[Start RECORD EXCERPTS]

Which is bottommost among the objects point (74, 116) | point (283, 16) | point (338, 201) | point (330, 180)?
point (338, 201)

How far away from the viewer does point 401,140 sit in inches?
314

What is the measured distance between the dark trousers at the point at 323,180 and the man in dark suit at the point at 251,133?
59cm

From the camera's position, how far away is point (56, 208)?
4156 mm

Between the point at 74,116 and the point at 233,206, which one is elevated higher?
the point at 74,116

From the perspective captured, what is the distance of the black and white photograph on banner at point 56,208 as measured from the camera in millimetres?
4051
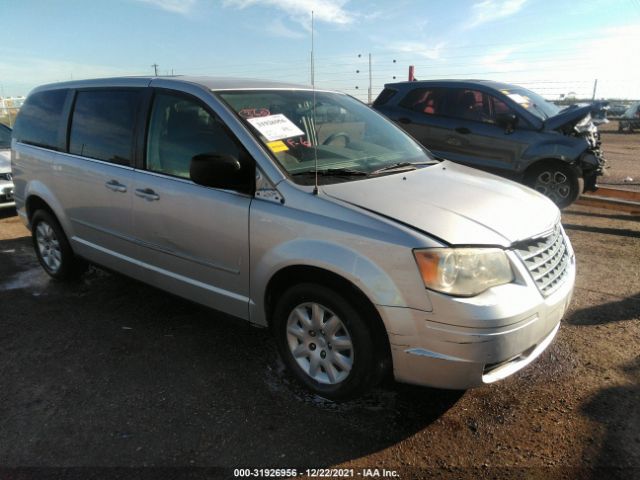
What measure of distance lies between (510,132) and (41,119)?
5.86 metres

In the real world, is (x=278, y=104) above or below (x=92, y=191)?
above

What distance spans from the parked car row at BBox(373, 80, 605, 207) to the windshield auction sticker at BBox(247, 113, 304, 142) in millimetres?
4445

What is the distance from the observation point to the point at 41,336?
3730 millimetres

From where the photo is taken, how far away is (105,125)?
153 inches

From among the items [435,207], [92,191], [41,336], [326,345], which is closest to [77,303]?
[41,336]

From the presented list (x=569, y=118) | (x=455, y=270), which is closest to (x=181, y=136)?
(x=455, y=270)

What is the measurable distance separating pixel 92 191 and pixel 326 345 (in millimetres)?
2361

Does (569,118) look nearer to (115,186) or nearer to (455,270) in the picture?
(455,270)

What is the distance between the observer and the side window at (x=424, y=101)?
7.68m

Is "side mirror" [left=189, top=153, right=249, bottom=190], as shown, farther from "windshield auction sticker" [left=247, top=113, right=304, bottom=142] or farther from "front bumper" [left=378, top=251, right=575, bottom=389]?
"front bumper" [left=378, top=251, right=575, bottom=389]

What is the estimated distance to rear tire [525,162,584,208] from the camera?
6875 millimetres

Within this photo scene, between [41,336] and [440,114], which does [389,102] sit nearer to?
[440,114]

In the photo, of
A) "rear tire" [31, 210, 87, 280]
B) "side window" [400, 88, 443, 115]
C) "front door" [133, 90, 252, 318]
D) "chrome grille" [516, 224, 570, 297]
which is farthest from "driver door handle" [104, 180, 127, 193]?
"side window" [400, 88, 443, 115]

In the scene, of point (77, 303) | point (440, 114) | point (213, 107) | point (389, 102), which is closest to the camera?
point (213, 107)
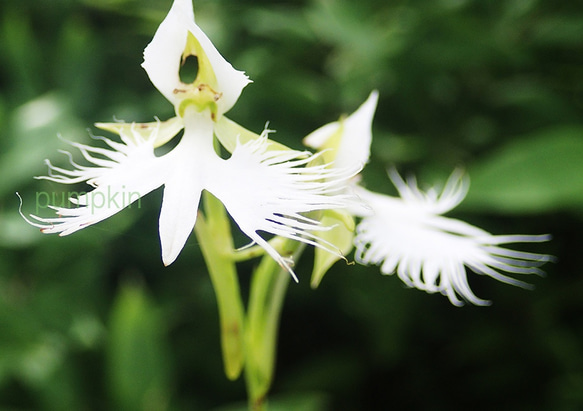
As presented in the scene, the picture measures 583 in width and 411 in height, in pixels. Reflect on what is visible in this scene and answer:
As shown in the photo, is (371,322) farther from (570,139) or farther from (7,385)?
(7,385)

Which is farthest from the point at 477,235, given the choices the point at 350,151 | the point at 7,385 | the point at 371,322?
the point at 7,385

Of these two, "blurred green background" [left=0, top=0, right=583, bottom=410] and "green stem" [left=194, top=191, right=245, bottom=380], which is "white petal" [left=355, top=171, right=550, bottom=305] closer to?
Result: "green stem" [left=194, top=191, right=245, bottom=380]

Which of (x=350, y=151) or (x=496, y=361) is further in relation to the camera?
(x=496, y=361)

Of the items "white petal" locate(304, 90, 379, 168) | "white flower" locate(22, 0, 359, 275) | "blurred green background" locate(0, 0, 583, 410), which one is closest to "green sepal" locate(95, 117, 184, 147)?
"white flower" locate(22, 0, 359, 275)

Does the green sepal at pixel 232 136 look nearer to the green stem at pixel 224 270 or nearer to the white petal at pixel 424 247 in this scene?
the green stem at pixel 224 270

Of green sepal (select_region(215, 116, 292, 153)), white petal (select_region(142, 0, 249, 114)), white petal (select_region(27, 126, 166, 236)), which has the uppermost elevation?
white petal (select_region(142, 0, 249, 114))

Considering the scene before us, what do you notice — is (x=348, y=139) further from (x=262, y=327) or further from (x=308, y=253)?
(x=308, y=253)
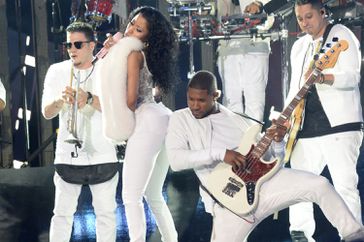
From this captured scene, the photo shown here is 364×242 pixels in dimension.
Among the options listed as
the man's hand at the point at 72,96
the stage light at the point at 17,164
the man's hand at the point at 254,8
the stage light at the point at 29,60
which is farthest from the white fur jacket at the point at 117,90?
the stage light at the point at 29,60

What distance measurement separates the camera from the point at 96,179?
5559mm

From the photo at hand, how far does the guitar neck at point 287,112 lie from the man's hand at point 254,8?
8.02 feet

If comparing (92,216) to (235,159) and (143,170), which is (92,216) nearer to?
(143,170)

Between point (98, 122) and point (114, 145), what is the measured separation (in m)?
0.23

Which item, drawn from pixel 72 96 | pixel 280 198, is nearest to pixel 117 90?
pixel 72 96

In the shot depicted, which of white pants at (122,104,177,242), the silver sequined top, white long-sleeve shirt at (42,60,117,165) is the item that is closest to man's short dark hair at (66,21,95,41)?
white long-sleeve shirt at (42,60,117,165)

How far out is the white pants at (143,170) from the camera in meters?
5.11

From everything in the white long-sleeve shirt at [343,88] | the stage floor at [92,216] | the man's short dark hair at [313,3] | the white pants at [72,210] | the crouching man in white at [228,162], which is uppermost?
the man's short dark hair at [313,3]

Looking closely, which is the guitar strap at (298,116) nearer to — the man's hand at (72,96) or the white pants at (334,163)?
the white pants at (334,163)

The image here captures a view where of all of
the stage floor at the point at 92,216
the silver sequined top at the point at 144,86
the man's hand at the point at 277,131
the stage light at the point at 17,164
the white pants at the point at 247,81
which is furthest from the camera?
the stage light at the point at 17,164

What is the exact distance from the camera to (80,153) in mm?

[End RECORD EXCERPTS]

THE EXERCISE: Copy the entire listing above word for word, leaving out the pictures.

WRITTEN REPLY:
Which is bottommost among the objects point (74, 116) | point (283, 16) | point (338, 201) | point (330, 180)?
point (338, 201)

How far away from the viewer does point 401,140 sit in inches?
314

What is the measured distance between the dark trousers at the point at 323,180 and the man in dark suit at the point at 251,133?
59cm

From the camera's position, how far away is point (56, 208)?
4156 mm

Between the point at 74,116 and the point at 233,206, which one is elevated higher?
the point at 74,116

From the perspective captured, what is the distance of the black and white photograph on banner at point 56,208 as measured from the camera in millimetres?
4051
What measure of distance lies between (510,132) and (41,119)?
5.86 metres

In the real world, is (x=278, y=104) above or below (x=92, y=191)?
above

What distance spans from the parked car row at BBox(373, 80, 605, 207) to the windshield auction sticker at BBox(247, 113, 304, 142) in millimetres?
4445

What is the distance from the observation point to the point at 41,336?
3730 millimetres

From where the photo is taken, how far away is (105,125)?
153 inches

From among the items [435,207], [92,191], [41,336], [326,345], which is closest to [77,303]?
[41,336]

From the presented list (x=569, y=118) | (x=455, y=270), which is closest to (x=181, y=136)?
(x=455, y=270)

What is the measurable distance separating pixel 92 191 and pixel 326 345 (in millimetres)?
2361

Does (569,118) look nearer to (115,186) or nearer to (455,270) in the picture?
(455,270)

What is the distance between the observer and the side window at (x=424, y=101)?
7.68m

Is "side mirror" [left=189, top=153, right=249, bottom=190], as shown, farther from "windshield auction sticker" [left=247, top=113, right=304, bottom=142] or farther from "front bumper" [left=378, top=251, right=575, bottom=389]?
"front bumper" [left=378, top=251, right=575, bottom=389]

What is the estimated distance to rear tire [525,162,584,208] from the camera?
6875 millimetres

Within this photo scene, between [41,336] and [440,114], which does [389,102] sit nearer to?
[440,114]

In the photo, of
A) "rear tire" [31, 210, 87, 280]
B) "side window" [400, 88, 443, 115]
C) "front door" [133, 90, 252, 318]
D) "chrome grille" [516, 224, 570, 297]
which is farthest from "driver door handle" [104, 180, 127, 193]?
"side window" [400, 88, 443, 115]

In the scene, of point (77, 303) | point (440, 114) | point (213, 107) | point (389, 102), which is closest to the camera?
point (213, 107)
As presented in the scene, the picture measures 583 in width and 411 in height, in pixels. Reflect on what is visible in this scene and answer:
As shown in the photo, is (371,322) farther from (570,139) or farther from (7,385)?
(7,385)

Which is farthest from the point at 477,235, given the choices the point at 350,151 | the point at 7,385 | the point at 371,322?
the point at 7,385

Of these two, "blurred green background" [left=0, top=0, right=583, bottom=410] and "green stem" [left=194, top=191, right=245, bottom=380], which is "white petal" [left=355, top=171, right=550, bottom=305] closer to?
Result: "green stem" [left=194, top=191, right=245, bottom=380]

Which of (x=350, y=151) or (x=496, y=361) is further in relation to the camera?
(x=496, y=361)

Of the items "white petal" locate(304, 90, 379, 168) | "white flower" locate(22, 0, 359, 275) | "blurred green background" locate(0, 0, 583, 410), which one is closest to "green sepal" locate(95, 117, 184, 147)?
"white flower" locate(22, 0, 359, 275)

Does the green sepal at pixel 232 136 look nearer to the green stem at pixel 224 270 or nearer to the white petal at pixel 424 247 in this scene?
the green stem at pixel 224 270

Of green sepal (select_region(215, 116, 292, 153)), white petal (select_region(142, 0, 249, 114)), white petal (select_region(27, 126, 166, 236)), which has the uppermost elevation?
white petal (select_region(142, 0, 249, 114))

Considering the scene before us, what do you notice — is (x=348, y=139) further from (x=262, y=327) or further from (x=308, y=253)?
(x=308, y=253)
From this captured scene, the photo shown here is 364×242 pixels in dimension.
Among the options listed as
the man's hand at the point at 72,96
the stage light at the point at 17,164
the man's hand at the point at 254,8
the stage light at the point at 29,60
which is farthest from the white fur jacket at the point at 117,90?
the stage light at the point at 29,60

What distance measurement separates the camera from the point at 96,179?
5559mm

From the photo at hand, how far does the guitar neck at point 287,112 lie from the man's hand at point 254,8?
8.02 feet

If comparing (92,216) to (235,159) and (143,170), which is (92,216) nearer to?
(143,170)

Between point (98, 122) and point (114, 145), what is the measured separation (in m)?
0.23

Which item, drawn from pixel 72 96 | pixel 280 198, is nearest to pixel 117 90?
pixel 72 96

In the shot depicted, which of white pants at (122,104,177,242), the silver sequined top, white long-sleeve shirt at (42,60,117,165) is the item that is closest to man's short dark hair at (66,21,95,41)?
white long-sleeve shirt at (42,60,117,165)

How far out is the white pants at (143,170) from the camera in meters?
5.11

From everything in the white long-sleeve shirt at [343,88] | the stage floor at [92,216] | the man's short dark hair at [313,3] | the white pants at [72,210] | the crouching man in white at [228,162], which is uppermost?
the man's short dark hair at [313,3]

Looking closely, which is the guitar strap at (298,116) nearer to — the man's hand at (72,96) or the white pants at (334,163)?
the white pants at (334,163)

The image here captures a view where of all of
the stage floor at the point at 92,216
the silver sequined top at the point at 144,86
the man's hand at the point at 277,131
the stage light at the point at 17,164
the white pants at the point at 247,81
which is furthest from the camera?
the stage light at the point at 17,164

What is the exact distance from the camera to (80,153) in mm?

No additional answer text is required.